Aleph-Alpha · moldhouse · Oct 28, 2024 · Oct 23, 2024
diff --git a/Cargo.toml b/Cargo.toml
@@ -11,10 +11,12 @@ categories = ["api-bindings"]
 # See more keys and their definitions at https://doc.rust-lang.org/cargo/reference/manifest.html
 
 [dependencies]
+async-stream = "0.3.6"
 base64 = "0.22.0"
+futures-util = "0.3.31"
 image = "0.25.1"
 itertools = "0.13.0"
-reqwest = { version = "0.12.3", features = ["json"] }
+reqwest = { version = "0.12.3", features = ["json", "stream"] }
 serde = { version = "1.0.197", features = ["derive"] }
 serde_json = "1.0.115"
 thiserror = "1.0.58"

diff --git a/src/chat.rs b/src/chat.rs
@@ -2,7 +2,7 @@ use std::borrow::Cow;
 
 use serde::{Deserialize, Serialize};
 
-use crate::Task;
+use crate::{StreamTask, Task};
 
 #[derive(Debug, Serialize, Deserialize, PartialEq, Eq)]
 pub struct Message<'a> {
@@ -126,6 +126,9 @@ struct ChatBody<'a> {
     /// When no value is provided, the default value of 1 will be used.

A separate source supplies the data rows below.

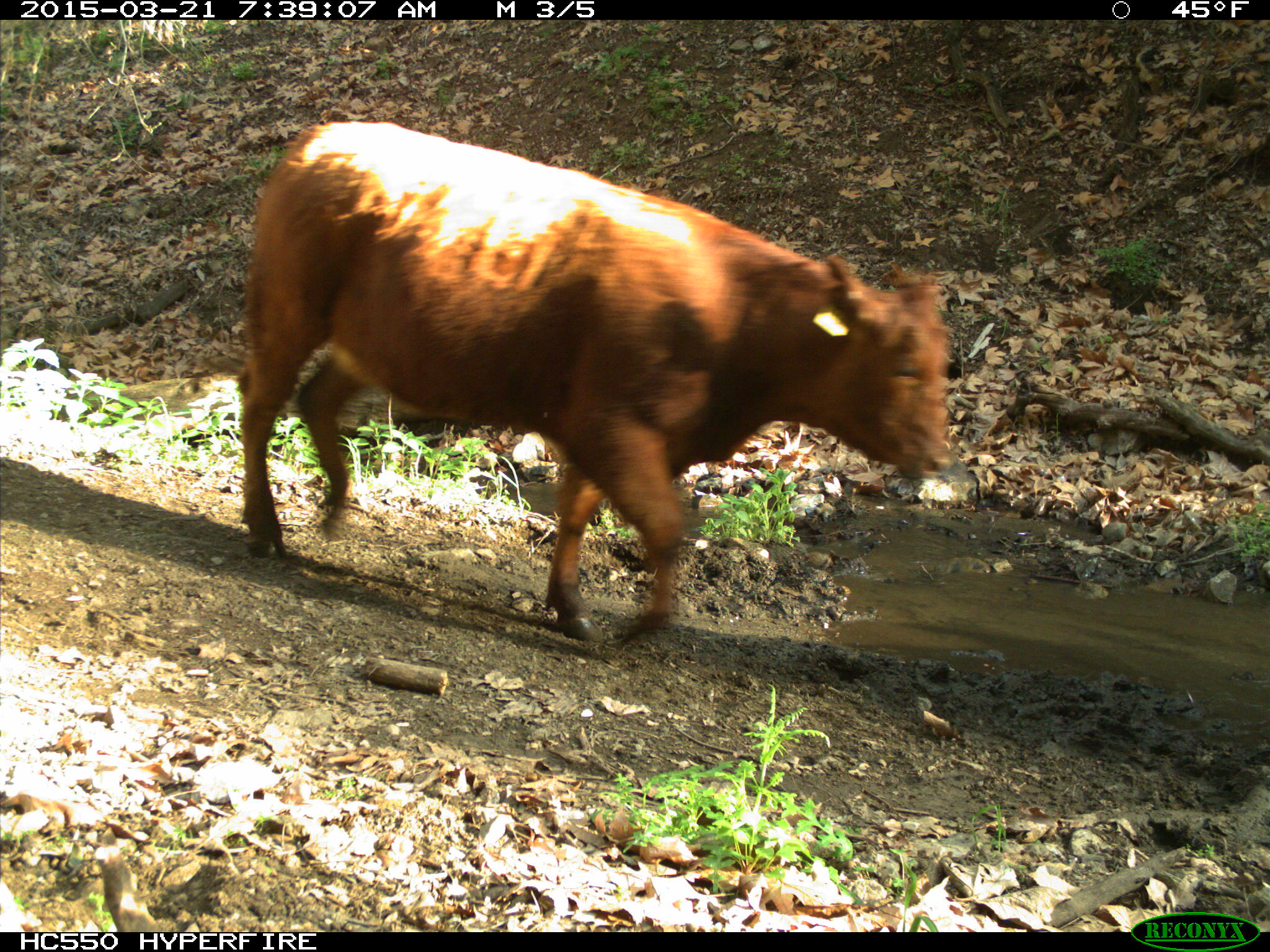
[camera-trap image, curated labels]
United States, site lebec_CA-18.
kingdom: Animalia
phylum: Chordata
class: Mammalia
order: Artiodactyla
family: Bovidae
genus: Bos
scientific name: Bos taurus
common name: domestic cow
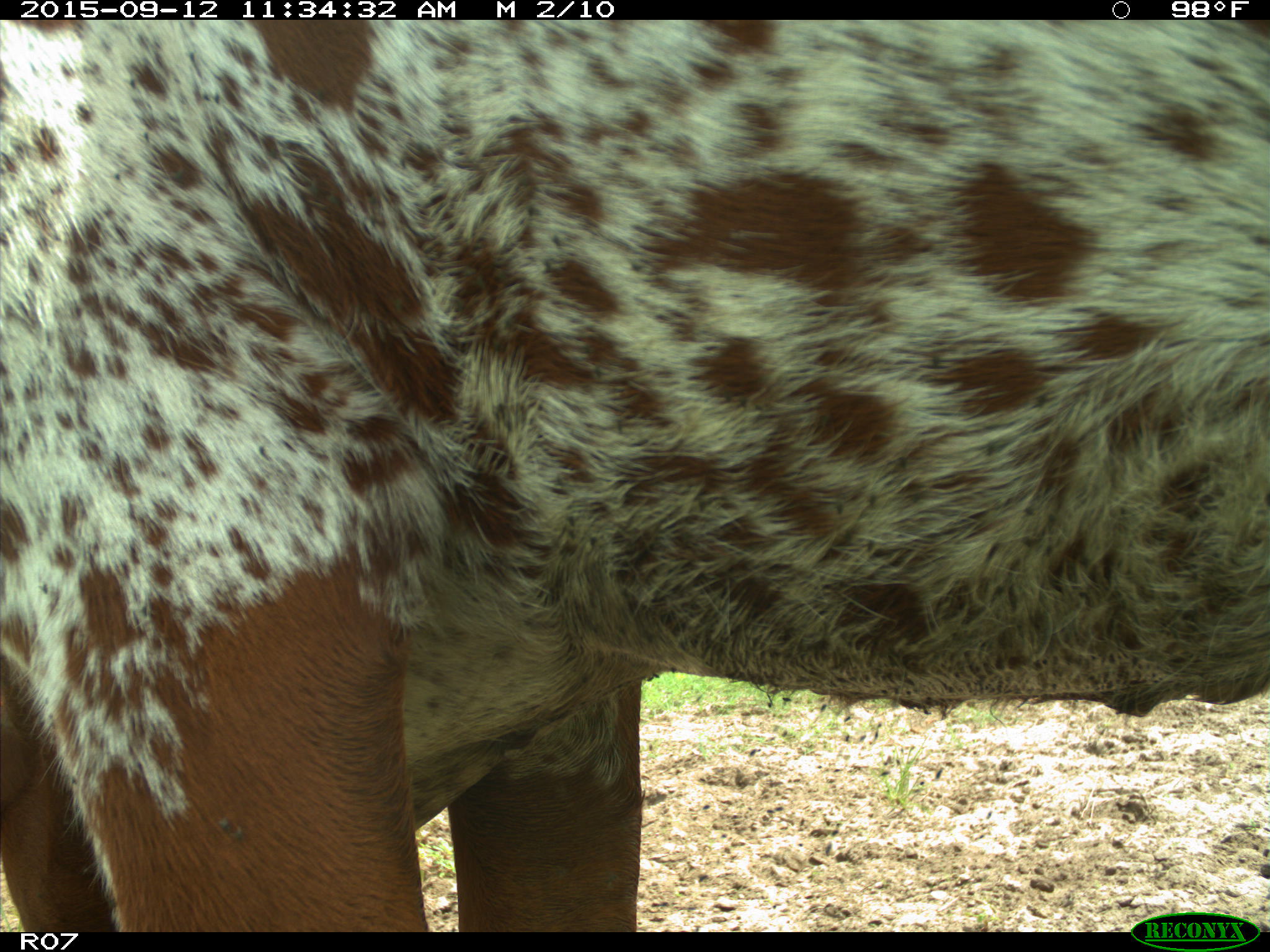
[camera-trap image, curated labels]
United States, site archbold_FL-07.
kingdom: Animalia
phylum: Chordata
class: Mammalia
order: Artiodactyla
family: Bovidae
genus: Bos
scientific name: Bos taurus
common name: domestic cow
Bos taurus (domestic cow).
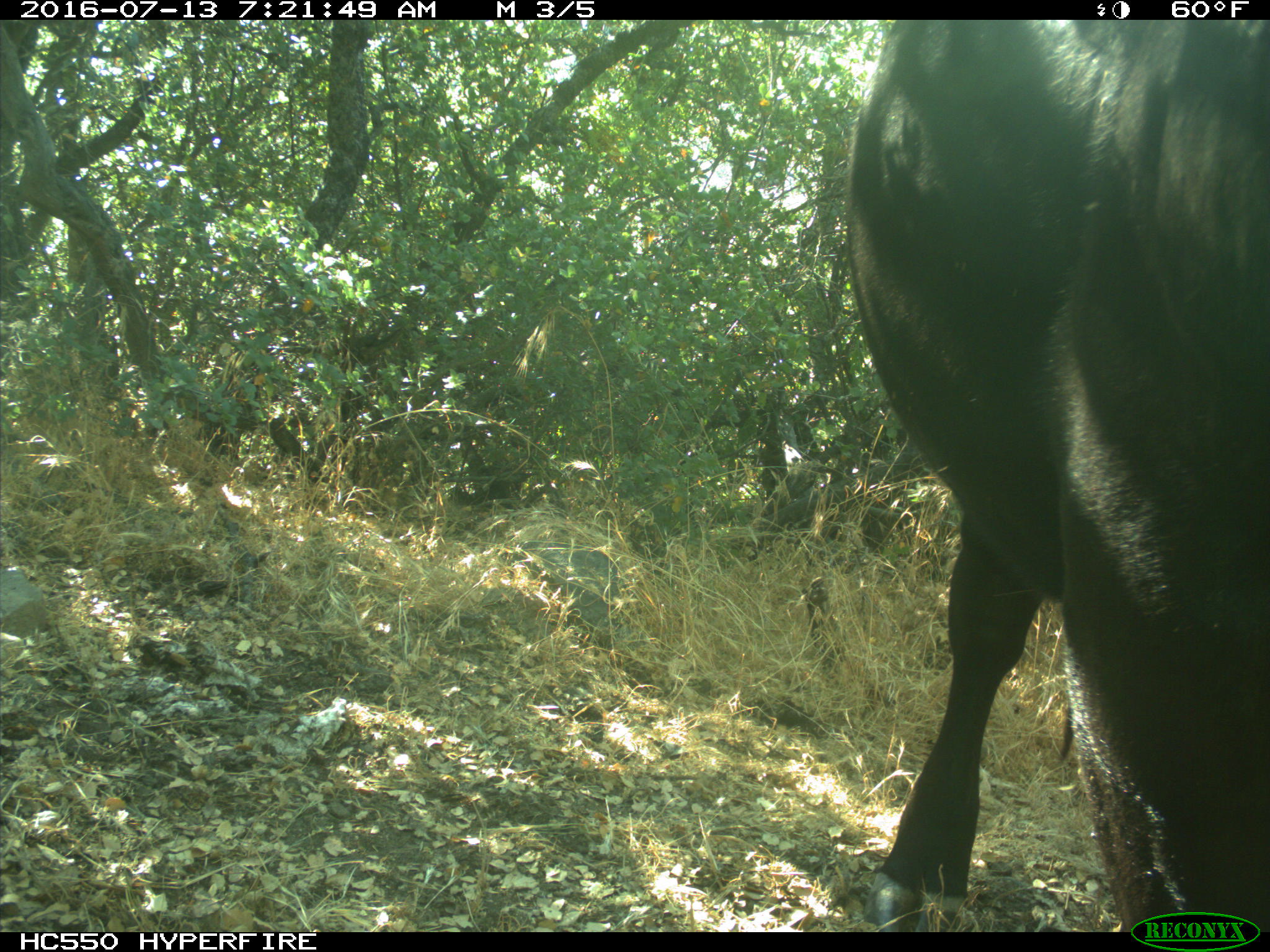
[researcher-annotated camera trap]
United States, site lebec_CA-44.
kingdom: Animalia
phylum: Chordata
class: Mammalia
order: Artiodactyla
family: Bovidae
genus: Bos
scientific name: Bos taurus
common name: domestic cow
Bos taurus (domestic cow).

     #[serde(skip_serializing_if = "Option::is_none")]
     pub top_p: Option<f64>,
+    /// Whether to stream the response or not.
+    #[serde(skip_serializing_if = "std::ops::Not::not")]
+    pub stream: bool,
 }
 
 impl<'a> ChatBody<'a> {
@@ -136,8 +139,14 @@ impl<'a> ChatBody<'a> {
             maximum_tokens: task.maximum_tokens,
             temperature: task.temperature,
             top_p: task.top_p,
+            stream: false,
         }
     }
+
+    pub fn with_streaming(mut self) -> Self {
+        self.stream = true;
+        self
+    }
 }
 
 impl<'a> Task for TaskChat<'a> {
@@ -159,3 +168,55 @@ impl<'a> Task for TaskChat<'a> {
         response.choices.pop().unwrap()
     }
 }
+
+#[derive(Deserialize)]
+pub struct StreamMessage {
+    /// The role of the current chat completion. Will be assistant for the first chunk of every
+    /// completion stream and missing for the remaining chunks.
+    pub role: Option<String>,
+    /// The content of the current chat completion. Will be empty for the first chunk of every
+    /// completion stream and non-empty for the remaining chunks.
+    pub content: String,
+}
+
+/// One chunk of a chat completion stream.
+#[derive(Deserialize)]
+pub struct ChatStreamChunk {
+    /// The reason the model stopped generating tokens.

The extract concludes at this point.